Exercise details: Beginning with the line that holds "Used 2021 Jeep", output every remaining line of the material below exactly, and include none of the pictures.
---------------
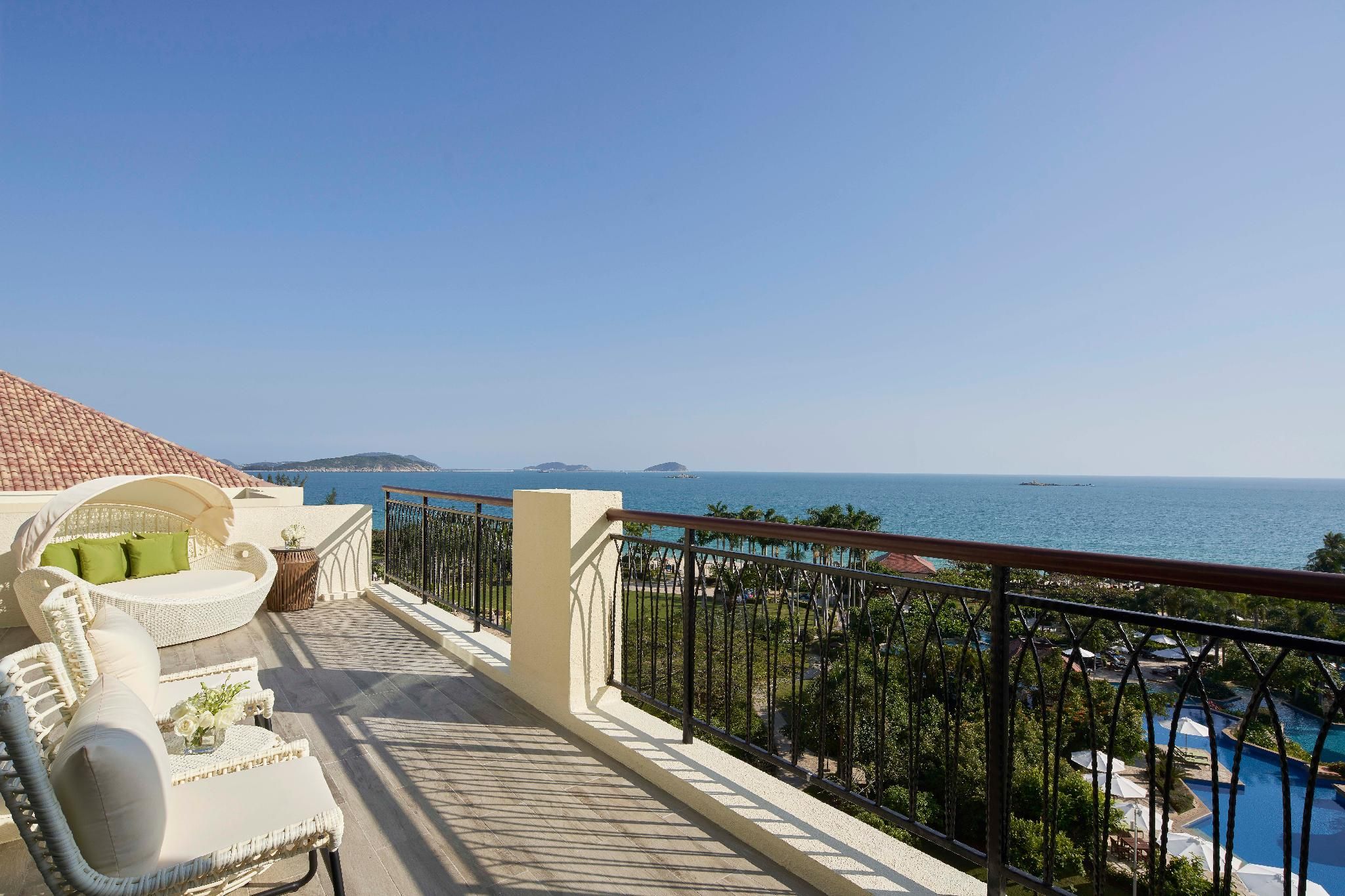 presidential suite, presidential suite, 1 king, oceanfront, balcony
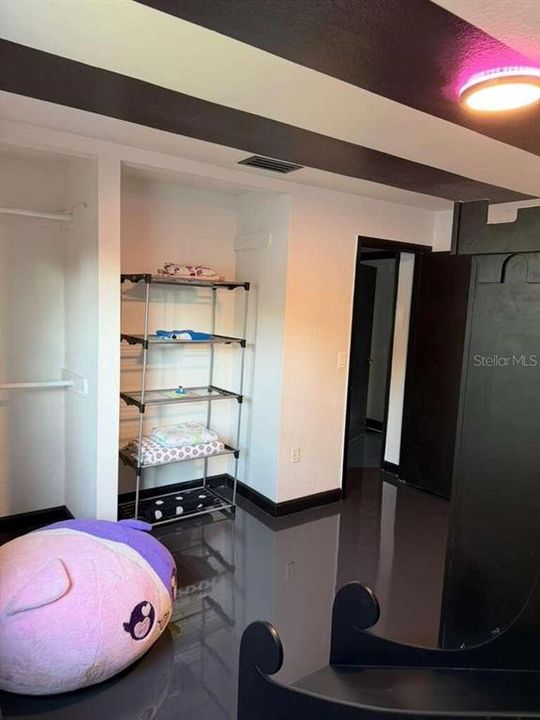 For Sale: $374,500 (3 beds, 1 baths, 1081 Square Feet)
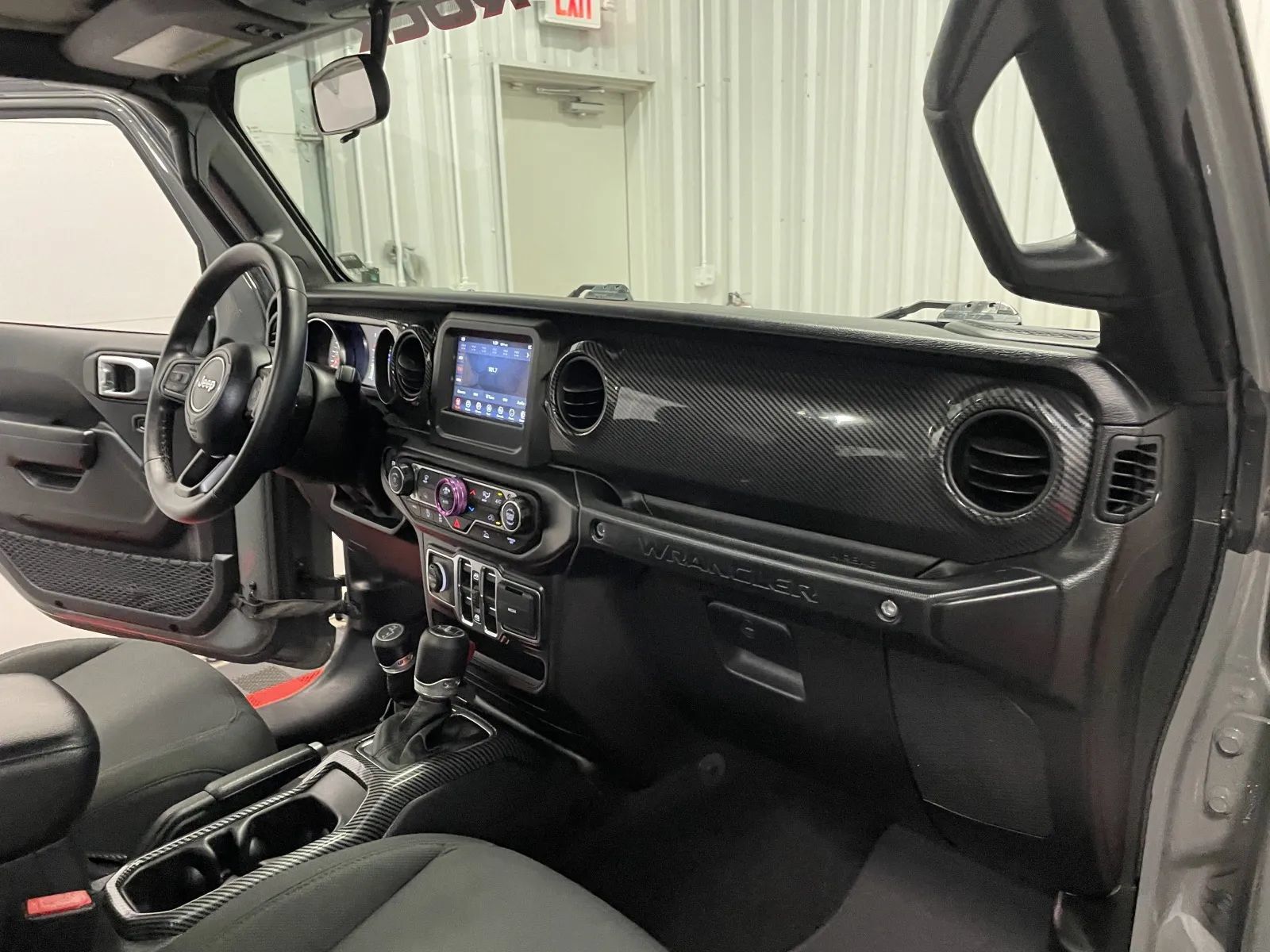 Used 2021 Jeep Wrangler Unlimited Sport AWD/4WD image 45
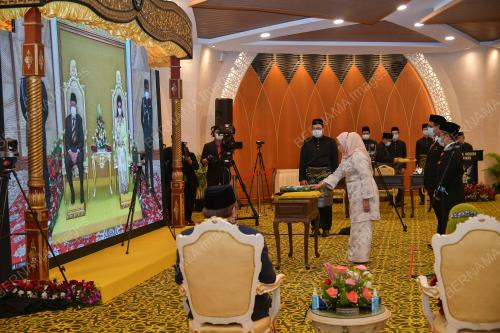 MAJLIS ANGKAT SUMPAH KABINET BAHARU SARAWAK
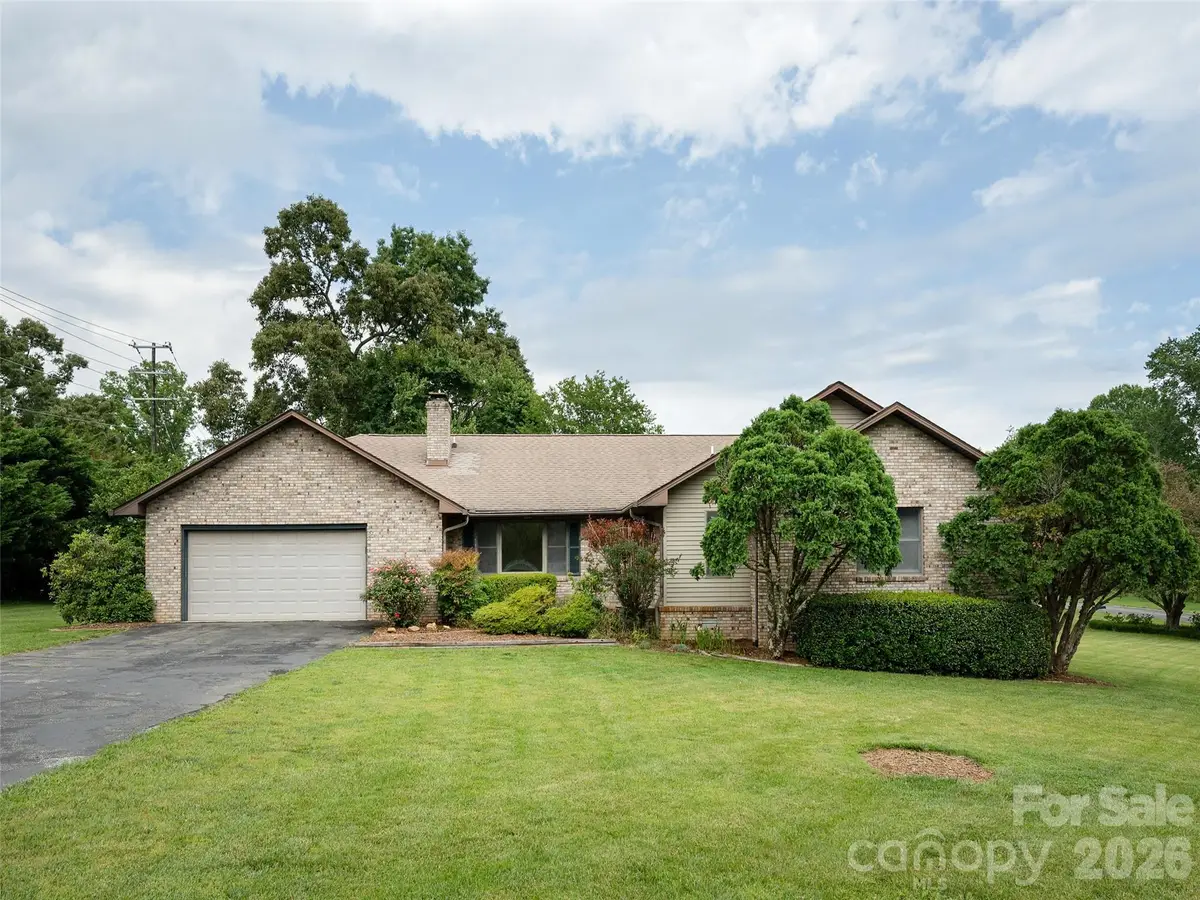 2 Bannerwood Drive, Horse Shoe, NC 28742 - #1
---------------
Exercise answer:
 Used 2021 Jeep Wrangler Unlimited Sport AWD/4WD image 45
 MAJLIS ANGKAT SUMPAH KABINET BAHARU SARAWAK
 2 Bannerwood Drive, Horse Shoe, NC 28742 - #1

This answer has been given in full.